James Madison Papers

To James Madison from Rufus King, 5 February 1802 (Abstract)

§ From Rufus King

5 February 1802, London. No. 51. Reports receipt of JM’s 10 Dec. instructions and the resulting conversations with Lord Hawkesbury on the state of American trade with British dominions in peacetime. Encloses copy of a paper he sent to Hawkesbury on the subject. Acknowledges receipt on 4 Feb. of duplicate of JM’s 22 Dec. letter, “which has enabled me to be more explicit than I otherwise should have been in my Conference of this morning with Lord Hawkesbury.” King began the conference by reminding Hawkesbury of the commercial inequalities between Great Britain and the U.S. with the return of peace, and he urged that Great Britain agree either to discontinue countervailing duties when Americans discontinue unequal rates or to repeal them and impose export duties corresponding to American import duties. Hawkesbury admitted that “the only legitimate purpose” of Great Britain’s countervailing duties was to equalize trade between the two countries and stated his preference for the former of King’s suggestions. He promised to submit the matter to the cabinet and is detaining the mail packet so King may inform JM of the decision. Refers JM to the enclosure for his remarks on tonnage duties and advocates the establishment of lighthouse duties.

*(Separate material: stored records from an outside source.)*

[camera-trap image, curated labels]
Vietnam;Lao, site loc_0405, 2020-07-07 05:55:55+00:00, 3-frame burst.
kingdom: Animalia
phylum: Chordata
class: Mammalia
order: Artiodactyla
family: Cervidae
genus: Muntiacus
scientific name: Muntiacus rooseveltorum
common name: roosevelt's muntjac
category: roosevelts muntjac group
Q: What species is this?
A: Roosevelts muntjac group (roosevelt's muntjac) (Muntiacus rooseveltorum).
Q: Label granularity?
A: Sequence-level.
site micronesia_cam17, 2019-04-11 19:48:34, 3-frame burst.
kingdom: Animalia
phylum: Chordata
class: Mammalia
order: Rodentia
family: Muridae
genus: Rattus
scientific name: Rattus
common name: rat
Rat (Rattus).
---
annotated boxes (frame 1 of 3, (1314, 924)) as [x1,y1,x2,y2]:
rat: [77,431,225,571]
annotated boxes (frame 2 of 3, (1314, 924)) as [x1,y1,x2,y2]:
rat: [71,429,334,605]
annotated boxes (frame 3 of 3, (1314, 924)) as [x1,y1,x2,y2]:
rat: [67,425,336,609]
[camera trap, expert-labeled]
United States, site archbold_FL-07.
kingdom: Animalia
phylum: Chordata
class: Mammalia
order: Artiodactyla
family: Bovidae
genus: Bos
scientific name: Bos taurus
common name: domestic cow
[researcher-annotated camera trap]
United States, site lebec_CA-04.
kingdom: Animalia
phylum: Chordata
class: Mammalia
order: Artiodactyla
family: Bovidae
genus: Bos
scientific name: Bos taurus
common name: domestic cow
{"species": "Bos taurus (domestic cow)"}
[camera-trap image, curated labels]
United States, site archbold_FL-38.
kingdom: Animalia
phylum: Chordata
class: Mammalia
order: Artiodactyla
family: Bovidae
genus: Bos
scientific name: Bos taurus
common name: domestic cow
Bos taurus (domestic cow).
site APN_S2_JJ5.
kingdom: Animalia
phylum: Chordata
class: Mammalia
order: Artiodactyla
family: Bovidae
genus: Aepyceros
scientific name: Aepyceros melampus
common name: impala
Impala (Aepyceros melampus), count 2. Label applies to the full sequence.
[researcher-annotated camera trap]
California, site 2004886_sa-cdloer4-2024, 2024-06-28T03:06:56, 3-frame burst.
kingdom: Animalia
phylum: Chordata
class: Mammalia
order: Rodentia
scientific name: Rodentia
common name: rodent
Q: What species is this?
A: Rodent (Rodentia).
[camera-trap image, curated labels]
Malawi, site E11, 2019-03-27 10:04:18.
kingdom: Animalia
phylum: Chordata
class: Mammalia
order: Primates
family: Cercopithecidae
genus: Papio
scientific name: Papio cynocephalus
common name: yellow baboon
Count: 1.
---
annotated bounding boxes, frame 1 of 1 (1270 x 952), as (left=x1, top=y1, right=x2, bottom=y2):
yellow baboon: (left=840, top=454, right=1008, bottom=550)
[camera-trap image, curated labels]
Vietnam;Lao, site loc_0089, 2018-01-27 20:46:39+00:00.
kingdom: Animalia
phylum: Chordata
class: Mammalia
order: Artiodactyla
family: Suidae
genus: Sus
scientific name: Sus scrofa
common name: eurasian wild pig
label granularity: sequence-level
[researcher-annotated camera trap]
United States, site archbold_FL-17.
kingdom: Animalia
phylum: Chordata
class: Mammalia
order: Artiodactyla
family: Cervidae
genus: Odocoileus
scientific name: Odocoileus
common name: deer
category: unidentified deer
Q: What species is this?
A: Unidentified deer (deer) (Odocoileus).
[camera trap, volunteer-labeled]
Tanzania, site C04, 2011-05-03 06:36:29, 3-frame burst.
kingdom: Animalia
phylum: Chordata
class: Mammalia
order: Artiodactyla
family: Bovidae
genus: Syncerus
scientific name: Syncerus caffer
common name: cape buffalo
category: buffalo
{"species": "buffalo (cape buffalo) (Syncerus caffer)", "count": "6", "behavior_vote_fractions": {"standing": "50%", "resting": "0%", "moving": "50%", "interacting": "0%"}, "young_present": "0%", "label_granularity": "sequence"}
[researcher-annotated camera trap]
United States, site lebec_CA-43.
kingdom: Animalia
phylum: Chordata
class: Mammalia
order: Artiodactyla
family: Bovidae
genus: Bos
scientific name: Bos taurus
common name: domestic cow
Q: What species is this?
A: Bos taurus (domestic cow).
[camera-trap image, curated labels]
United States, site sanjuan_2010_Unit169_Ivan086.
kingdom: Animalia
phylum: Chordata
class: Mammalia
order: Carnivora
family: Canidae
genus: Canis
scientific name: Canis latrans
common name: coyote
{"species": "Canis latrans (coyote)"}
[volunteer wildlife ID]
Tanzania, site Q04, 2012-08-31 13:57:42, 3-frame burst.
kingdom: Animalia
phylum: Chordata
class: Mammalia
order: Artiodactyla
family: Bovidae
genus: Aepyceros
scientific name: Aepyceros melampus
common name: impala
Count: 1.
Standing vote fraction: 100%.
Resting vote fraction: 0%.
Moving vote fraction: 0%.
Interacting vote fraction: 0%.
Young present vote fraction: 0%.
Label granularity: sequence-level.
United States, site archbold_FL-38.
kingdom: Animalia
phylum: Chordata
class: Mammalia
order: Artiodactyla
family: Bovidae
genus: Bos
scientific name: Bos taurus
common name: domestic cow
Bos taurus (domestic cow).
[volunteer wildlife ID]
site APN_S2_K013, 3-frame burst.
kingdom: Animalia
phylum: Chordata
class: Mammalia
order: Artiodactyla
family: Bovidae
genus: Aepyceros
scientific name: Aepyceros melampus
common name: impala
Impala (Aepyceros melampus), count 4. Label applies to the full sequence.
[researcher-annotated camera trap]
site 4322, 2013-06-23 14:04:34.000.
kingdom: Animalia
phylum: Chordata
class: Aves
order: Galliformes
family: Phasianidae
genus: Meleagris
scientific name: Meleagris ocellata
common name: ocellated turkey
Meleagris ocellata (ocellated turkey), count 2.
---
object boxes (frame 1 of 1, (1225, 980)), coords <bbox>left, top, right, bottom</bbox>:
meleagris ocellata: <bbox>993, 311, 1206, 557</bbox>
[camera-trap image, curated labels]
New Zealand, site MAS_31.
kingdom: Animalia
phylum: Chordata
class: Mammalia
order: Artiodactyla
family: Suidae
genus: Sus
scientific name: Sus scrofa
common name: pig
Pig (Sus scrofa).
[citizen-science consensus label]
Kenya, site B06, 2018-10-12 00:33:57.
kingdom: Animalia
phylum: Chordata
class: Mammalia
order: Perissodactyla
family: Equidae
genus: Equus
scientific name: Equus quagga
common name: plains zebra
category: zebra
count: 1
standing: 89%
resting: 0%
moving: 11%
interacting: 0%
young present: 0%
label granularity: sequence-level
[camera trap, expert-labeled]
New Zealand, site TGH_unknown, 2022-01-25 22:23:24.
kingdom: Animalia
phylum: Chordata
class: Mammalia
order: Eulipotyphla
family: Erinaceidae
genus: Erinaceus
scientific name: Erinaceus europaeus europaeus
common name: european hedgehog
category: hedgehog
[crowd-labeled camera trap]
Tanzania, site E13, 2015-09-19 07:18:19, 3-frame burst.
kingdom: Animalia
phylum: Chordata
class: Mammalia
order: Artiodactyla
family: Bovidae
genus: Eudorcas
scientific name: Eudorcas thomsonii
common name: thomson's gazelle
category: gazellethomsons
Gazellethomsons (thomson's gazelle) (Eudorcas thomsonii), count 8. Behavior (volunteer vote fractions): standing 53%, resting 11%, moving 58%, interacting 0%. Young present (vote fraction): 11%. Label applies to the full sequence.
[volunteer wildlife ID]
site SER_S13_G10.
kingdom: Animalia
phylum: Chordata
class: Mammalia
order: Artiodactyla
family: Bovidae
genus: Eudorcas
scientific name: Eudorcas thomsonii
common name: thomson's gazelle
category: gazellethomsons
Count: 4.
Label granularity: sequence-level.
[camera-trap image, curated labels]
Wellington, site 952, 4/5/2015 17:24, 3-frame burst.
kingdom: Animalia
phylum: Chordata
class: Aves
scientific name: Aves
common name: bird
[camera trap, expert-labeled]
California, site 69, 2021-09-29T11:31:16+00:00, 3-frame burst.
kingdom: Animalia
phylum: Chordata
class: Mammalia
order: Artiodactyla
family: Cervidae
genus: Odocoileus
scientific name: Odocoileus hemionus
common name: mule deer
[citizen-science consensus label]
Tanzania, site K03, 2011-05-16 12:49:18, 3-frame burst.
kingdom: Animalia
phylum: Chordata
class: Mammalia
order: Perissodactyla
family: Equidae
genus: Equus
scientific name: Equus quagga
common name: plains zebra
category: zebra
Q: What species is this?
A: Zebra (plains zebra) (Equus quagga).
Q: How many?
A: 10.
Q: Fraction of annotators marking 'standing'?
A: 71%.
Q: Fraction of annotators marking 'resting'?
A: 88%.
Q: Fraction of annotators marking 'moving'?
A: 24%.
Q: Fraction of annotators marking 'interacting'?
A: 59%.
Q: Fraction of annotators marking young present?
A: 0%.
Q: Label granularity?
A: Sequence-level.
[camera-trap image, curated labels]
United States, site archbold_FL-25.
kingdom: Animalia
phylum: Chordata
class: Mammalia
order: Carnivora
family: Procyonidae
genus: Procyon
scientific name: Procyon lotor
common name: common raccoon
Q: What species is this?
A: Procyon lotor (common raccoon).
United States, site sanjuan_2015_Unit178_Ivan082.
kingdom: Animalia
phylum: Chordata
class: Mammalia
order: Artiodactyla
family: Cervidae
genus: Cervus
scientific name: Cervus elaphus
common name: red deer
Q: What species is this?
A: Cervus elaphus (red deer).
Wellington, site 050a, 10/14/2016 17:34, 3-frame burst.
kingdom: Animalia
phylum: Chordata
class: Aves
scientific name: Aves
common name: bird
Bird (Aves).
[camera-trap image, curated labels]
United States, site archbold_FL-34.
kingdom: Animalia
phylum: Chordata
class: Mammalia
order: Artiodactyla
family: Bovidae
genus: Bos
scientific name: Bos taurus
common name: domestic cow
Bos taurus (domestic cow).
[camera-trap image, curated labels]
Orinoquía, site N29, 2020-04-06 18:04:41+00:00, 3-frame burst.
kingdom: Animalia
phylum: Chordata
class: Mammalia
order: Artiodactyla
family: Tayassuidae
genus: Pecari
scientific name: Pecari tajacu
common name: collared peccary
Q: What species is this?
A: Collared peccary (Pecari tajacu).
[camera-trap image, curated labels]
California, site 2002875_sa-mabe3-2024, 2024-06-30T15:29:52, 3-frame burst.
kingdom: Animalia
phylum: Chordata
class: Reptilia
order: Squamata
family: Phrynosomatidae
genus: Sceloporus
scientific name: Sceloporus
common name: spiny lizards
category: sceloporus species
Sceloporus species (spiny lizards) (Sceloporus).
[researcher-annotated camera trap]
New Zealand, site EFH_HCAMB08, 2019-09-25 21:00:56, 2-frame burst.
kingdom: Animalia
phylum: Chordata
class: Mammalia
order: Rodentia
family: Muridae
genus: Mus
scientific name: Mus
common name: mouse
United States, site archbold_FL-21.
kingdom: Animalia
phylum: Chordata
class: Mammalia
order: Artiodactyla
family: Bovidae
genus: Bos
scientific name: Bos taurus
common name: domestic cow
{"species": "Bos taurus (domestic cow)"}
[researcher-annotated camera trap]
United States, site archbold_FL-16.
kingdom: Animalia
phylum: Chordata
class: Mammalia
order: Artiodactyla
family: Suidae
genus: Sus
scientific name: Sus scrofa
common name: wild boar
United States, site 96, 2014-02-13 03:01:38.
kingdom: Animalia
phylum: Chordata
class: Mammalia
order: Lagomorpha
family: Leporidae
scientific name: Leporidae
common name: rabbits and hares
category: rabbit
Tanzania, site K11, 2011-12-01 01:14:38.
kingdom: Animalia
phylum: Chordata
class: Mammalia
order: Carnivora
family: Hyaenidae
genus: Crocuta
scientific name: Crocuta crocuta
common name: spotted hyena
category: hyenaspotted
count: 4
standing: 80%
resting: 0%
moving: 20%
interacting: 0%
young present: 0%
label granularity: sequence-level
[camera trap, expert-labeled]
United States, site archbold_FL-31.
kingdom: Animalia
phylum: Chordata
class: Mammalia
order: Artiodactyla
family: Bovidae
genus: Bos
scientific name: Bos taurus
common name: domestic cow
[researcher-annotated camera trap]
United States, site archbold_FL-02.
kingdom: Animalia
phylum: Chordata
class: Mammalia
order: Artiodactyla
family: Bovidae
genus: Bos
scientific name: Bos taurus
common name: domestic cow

Declares that the return of peace will not reestablish harmony between Great Britain and European maritime powers who believe that England’s prosperity is achieved at their expense. Anticipates restrictions on British trade with Europe, which will make trade with America “of still greater value and importance than it is already known and confessed to be.” Concludes that the present is the best time to press for a fair system of trade.